Paul left his chair so he could squat down beside her. “I’d cut my right arm off if it would undo the pain I inflicted on you. Please, can’t we start again? Let me take you somewhere tonight, I know of a good club.”

“I don’t think so, thanks. You don’t need me when half the girls in Singapore are lusting after you.”

“Damn it.” He slapped his forehead with an open palm. “You’ve been listening to scurrilous gossip. I didn’t rush into Kitty’s arms, either.”

“Liar,” she accused. “I went to Ian’s to find you, and Kitty answered the door in her nightgown.”

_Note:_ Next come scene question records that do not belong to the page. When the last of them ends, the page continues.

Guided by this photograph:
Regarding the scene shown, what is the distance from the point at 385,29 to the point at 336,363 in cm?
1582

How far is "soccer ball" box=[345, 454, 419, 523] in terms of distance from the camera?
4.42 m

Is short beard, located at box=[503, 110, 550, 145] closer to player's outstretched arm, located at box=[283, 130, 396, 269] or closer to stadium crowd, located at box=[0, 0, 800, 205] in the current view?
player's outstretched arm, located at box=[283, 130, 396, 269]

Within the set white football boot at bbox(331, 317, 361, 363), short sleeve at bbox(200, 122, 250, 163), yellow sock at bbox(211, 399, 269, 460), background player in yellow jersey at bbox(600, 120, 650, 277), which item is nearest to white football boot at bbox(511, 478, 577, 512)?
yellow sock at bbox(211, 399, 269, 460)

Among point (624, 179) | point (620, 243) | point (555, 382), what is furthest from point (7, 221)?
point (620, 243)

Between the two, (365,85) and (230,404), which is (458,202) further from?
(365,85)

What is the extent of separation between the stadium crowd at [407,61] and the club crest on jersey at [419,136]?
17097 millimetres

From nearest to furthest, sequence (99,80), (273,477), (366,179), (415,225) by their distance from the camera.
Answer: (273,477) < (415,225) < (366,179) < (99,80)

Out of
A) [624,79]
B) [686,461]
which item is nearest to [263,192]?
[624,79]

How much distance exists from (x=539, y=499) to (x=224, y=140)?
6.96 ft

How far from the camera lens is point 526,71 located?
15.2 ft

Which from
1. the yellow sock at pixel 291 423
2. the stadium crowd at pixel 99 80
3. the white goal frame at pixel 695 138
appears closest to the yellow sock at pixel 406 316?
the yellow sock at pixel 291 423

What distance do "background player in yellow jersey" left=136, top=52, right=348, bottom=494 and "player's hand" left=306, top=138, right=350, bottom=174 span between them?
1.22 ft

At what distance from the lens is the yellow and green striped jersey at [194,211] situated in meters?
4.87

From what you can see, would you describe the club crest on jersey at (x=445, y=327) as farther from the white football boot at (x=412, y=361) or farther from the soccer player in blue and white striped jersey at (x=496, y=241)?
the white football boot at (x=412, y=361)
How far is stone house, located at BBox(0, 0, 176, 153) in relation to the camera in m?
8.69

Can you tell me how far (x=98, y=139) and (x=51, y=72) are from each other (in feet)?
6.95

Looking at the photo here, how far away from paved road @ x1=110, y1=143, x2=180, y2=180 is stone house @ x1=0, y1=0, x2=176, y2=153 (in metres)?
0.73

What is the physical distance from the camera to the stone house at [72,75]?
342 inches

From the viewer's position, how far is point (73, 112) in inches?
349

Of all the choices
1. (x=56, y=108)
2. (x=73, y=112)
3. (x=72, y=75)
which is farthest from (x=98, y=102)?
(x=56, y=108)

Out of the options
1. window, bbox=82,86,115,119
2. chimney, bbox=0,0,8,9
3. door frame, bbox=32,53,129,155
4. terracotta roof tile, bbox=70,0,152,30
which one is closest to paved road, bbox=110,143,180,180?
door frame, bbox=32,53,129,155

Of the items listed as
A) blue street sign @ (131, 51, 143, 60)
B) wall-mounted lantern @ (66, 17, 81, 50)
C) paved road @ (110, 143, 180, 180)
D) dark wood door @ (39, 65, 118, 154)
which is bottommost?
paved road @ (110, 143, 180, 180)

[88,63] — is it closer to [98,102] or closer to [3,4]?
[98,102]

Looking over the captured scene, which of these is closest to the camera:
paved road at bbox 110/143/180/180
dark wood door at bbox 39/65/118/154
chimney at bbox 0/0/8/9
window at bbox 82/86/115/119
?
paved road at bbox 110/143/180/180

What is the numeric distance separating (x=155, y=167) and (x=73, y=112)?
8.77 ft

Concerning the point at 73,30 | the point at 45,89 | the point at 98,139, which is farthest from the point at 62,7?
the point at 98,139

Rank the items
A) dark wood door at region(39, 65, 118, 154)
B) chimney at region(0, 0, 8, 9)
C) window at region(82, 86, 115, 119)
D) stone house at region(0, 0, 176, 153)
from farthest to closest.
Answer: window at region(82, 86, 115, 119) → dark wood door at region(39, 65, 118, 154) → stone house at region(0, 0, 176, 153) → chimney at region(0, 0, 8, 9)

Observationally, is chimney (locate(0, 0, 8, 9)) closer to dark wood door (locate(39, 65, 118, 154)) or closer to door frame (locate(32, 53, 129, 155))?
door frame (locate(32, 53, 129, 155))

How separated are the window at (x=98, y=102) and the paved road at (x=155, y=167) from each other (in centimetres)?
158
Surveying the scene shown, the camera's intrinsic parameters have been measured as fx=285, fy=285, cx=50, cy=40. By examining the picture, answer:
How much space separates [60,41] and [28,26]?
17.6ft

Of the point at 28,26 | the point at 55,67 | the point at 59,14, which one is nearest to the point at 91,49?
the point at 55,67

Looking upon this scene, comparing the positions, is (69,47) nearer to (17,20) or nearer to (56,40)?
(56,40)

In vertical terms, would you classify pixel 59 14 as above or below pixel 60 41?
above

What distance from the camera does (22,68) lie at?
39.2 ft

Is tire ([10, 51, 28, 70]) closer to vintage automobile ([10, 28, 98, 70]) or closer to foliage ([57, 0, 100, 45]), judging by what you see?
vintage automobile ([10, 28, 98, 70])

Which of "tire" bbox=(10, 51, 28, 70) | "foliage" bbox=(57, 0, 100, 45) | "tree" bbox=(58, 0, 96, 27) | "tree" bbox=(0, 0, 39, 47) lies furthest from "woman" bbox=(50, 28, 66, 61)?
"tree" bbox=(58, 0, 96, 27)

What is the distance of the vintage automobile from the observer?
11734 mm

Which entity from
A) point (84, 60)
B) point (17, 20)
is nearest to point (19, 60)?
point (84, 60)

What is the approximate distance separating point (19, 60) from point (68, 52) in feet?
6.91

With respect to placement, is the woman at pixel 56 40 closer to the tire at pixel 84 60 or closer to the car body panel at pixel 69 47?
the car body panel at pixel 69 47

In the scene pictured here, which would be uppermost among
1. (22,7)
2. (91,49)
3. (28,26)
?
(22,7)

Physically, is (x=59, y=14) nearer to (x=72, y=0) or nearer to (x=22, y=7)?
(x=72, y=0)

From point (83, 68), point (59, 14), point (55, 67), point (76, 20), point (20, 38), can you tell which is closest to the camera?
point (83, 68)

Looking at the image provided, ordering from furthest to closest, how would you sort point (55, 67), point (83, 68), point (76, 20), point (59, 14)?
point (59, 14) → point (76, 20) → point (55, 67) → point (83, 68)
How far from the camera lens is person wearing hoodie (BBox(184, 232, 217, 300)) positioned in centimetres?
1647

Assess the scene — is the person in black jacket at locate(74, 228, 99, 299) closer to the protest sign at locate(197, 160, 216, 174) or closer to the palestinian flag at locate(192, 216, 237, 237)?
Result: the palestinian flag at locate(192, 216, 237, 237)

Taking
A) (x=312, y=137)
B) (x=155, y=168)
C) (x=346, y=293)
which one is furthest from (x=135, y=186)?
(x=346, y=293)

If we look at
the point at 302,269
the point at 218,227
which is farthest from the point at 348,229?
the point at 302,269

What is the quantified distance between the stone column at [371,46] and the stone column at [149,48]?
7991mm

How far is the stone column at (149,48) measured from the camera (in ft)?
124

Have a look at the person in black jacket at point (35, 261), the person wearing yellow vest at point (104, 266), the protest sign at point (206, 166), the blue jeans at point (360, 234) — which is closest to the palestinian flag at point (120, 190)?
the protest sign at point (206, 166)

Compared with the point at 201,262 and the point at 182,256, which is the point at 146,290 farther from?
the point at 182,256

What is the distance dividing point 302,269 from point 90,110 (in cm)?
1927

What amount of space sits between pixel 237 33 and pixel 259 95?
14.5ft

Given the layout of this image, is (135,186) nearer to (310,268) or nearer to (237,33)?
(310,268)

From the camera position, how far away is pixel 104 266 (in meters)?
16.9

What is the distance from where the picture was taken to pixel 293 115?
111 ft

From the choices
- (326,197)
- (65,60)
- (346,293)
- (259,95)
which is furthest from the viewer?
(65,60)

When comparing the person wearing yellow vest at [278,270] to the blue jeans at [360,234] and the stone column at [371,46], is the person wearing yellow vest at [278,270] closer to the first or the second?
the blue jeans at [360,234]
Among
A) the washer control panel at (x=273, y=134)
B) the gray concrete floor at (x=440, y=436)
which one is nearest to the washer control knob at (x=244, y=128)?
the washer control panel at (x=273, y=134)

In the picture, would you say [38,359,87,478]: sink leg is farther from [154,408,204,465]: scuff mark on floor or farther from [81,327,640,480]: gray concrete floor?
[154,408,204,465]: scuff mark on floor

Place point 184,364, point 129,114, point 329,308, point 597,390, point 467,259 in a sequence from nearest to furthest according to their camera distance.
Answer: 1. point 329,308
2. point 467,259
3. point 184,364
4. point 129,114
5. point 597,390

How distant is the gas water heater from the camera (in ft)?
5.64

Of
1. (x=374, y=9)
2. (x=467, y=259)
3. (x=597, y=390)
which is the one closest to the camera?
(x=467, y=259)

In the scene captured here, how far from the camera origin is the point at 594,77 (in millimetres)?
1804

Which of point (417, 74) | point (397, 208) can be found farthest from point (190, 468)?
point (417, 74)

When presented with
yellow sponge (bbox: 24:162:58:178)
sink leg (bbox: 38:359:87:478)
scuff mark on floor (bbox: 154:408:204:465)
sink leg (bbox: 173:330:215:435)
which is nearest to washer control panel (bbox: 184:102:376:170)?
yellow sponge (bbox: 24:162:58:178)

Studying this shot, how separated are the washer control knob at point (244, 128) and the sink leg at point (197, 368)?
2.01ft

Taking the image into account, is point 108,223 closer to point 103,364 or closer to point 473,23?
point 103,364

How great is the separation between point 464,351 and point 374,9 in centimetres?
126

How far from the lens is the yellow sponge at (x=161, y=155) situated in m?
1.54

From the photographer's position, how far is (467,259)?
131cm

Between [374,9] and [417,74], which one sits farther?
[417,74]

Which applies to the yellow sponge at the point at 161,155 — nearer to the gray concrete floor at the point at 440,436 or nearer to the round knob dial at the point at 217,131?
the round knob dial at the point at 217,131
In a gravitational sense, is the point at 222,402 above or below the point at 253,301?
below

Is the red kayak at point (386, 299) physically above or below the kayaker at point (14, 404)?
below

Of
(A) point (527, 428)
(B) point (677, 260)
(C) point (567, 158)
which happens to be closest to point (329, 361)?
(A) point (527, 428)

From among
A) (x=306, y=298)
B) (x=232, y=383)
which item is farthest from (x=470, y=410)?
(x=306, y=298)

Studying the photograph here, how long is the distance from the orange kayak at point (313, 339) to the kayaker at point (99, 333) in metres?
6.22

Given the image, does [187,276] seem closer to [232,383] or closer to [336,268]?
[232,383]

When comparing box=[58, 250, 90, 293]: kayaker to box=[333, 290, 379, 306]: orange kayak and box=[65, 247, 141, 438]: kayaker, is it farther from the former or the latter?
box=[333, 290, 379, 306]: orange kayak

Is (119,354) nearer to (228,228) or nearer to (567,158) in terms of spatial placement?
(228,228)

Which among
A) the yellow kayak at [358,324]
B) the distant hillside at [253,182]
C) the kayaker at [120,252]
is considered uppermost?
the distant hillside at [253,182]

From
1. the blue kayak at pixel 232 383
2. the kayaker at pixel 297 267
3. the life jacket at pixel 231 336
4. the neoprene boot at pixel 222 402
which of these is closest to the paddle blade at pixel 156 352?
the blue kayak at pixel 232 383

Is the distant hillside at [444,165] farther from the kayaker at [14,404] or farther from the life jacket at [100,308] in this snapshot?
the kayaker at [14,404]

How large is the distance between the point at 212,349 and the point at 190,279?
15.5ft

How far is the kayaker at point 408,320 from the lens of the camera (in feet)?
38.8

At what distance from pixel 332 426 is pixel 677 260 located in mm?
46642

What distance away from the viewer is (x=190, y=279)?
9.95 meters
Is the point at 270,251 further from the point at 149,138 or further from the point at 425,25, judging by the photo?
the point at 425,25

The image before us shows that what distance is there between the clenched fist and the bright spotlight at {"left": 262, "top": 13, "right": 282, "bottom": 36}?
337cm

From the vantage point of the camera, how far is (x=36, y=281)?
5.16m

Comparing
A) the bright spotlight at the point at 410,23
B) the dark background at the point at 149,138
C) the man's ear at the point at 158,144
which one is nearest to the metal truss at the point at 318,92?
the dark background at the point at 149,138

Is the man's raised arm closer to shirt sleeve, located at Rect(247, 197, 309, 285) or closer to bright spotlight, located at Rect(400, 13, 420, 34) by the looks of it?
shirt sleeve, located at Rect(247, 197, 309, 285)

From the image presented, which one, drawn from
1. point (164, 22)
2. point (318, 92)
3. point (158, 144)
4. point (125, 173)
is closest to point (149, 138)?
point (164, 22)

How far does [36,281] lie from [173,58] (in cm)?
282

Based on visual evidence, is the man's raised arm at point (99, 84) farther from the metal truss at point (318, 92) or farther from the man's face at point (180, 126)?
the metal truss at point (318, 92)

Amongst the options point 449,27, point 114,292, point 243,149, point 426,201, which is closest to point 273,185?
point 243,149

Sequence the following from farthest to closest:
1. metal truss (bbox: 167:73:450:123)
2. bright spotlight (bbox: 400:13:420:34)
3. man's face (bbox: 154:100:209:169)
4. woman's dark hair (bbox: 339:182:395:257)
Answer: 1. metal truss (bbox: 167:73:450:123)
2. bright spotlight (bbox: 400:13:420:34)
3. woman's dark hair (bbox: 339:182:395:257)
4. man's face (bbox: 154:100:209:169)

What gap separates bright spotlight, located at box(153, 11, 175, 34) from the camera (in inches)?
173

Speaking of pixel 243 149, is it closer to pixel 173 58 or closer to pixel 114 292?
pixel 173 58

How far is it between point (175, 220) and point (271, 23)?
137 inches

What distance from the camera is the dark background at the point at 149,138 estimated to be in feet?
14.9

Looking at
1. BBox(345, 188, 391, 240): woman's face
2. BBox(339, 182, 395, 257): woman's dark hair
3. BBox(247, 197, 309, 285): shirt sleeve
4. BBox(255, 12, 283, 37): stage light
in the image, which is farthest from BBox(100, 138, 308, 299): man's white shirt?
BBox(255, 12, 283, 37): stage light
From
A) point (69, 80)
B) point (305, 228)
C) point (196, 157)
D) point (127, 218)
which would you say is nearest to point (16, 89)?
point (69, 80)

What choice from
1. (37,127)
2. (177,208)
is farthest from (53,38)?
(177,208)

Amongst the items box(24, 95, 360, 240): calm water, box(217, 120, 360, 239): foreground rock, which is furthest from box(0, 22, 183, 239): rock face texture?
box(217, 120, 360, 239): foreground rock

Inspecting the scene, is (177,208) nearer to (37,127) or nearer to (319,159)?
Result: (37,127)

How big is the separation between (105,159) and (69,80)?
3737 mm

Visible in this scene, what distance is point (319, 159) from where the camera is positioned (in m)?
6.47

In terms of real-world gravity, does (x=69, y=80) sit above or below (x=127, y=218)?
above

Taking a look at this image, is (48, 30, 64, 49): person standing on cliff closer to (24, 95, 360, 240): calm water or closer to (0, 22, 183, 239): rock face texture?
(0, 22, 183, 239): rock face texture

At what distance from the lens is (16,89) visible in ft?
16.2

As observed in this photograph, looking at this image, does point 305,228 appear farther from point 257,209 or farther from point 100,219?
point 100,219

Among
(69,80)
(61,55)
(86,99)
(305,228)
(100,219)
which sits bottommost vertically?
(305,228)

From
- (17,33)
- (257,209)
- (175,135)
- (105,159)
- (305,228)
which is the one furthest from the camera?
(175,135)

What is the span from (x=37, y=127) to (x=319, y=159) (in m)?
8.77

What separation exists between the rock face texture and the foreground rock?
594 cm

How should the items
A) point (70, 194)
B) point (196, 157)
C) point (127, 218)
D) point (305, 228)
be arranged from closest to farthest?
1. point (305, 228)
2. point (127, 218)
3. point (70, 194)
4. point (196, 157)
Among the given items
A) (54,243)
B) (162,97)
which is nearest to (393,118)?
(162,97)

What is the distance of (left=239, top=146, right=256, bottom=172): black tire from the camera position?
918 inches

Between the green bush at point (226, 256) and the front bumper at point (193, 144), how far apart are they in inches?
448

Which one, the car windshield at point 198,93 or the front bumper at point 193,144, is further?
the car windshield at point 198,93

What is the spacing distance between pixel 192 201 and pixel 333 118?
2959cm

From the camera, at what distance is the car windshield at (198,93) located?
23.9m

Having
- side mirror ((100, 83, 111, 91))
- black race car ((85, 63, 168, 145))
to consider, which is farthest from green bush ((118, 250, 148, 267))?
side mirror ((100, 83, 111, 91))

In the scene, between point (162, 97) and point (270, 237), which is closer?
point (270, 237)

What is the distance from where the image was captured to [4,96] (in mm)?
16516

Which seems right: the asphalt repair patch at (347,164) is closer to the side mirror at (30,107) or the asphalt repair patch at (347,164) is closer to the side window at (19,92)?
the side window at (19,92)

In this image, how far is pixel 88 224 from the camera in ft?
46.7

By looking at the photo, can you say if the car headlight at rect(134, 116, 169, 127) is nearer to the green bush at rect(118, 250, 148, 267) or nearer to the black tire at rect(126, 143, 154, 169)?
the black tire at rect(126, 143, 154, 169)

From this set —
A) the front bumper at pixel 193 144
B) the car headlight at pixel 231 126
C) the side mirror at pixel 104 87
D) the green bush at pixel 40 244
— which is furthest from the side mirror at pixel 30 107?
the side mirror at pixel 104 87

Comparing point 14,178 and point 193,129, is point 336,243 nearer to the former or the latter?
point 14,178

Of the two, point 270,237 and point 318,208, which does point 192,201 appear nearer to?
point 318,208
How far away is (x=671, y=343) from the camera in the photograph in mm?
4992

“I didn’t go to Ian’s place straight away. I swear it. I stayed at a hotel for a few days drinking myself senseless.”

“Kitty said you were in bed.”

“She bloody well lied.” He played his ace, the only one he had. “Tomorrow I’m going up to Kahang in Central Johore. The Australian 29th Battalion is near by.”

“Robbie?”

“Yes, I could arrange for you to see him.”

“How did you know about him?” she asked wide-eyed.

“I made enquiries about you, and one of the nurses at the 113th A.G.H proved most helpful.”

“Helen?”

“Yes. Robert Clarke, “A” Company, 29th Australian Infantry Battalion.” He nodded his thanks to the boy for the drink, took a quick sip and put it on the table. “Where’s Tom?”

“The Middle East somewhere. He’s in the Artillery. How long have you been here?”

“Since the end of July. Before that,” he grimaced, “deskbound in England.”

“Oh.”

“Yes, my father tried to keep me there. I volunteered to come here, finally, couldn’t stomach a desk job when so many other chaps were getting killed. Right after I left you, I went to Singapore and worked here for a while. I couldn’t go back to England and face the old man, not so soon after what I’d found out. Anyway, I’ve got local knowledge the army can use, so when I found out a school chum of mine was a colonel out here it was easy. He pulled strings and my father couldn’t do a damn thing to stop it. So here I am.”

“Did you tell your father what you’d found out about Mum?”

“I wasn’t ever going to speak to him again, but he had a heart attack. They thought he might die and sent for me. What could I do? I did ask him. You know what he said?”

“Tried to lie his way out of it, I suppose?”

“No, he didn’t. He said he loved her. No woman had ever spurned his advances before, so in the heat of the moment he lost control. He was sorry afterwards, regretted it bitterly ever since.”

“What a weak excuse. How Mum must have suffered. Yet she’s not bitter.”

“Will you come with me tomorrow, Daphne?”

“Yes, you know I will, unless Molly needs me.”

“She spends most Mondays on hospital visits.”

“You have been checking up.”

“And tonight, you’ll come out with me? We could go for a quiet meal, if you prefer. You’re the religious one. Forgiveness is scattered right through the Bible if I remember correctly.”

“Helen says the nurses call you Sir Paul. You don’t go out with anyone below the rank of captain. I’m not even in the army, not English either, so how would I rate?”

“You’re being bloody stupid. For God’s sake, you want me to shave my head and don sackcloth. Is that it?”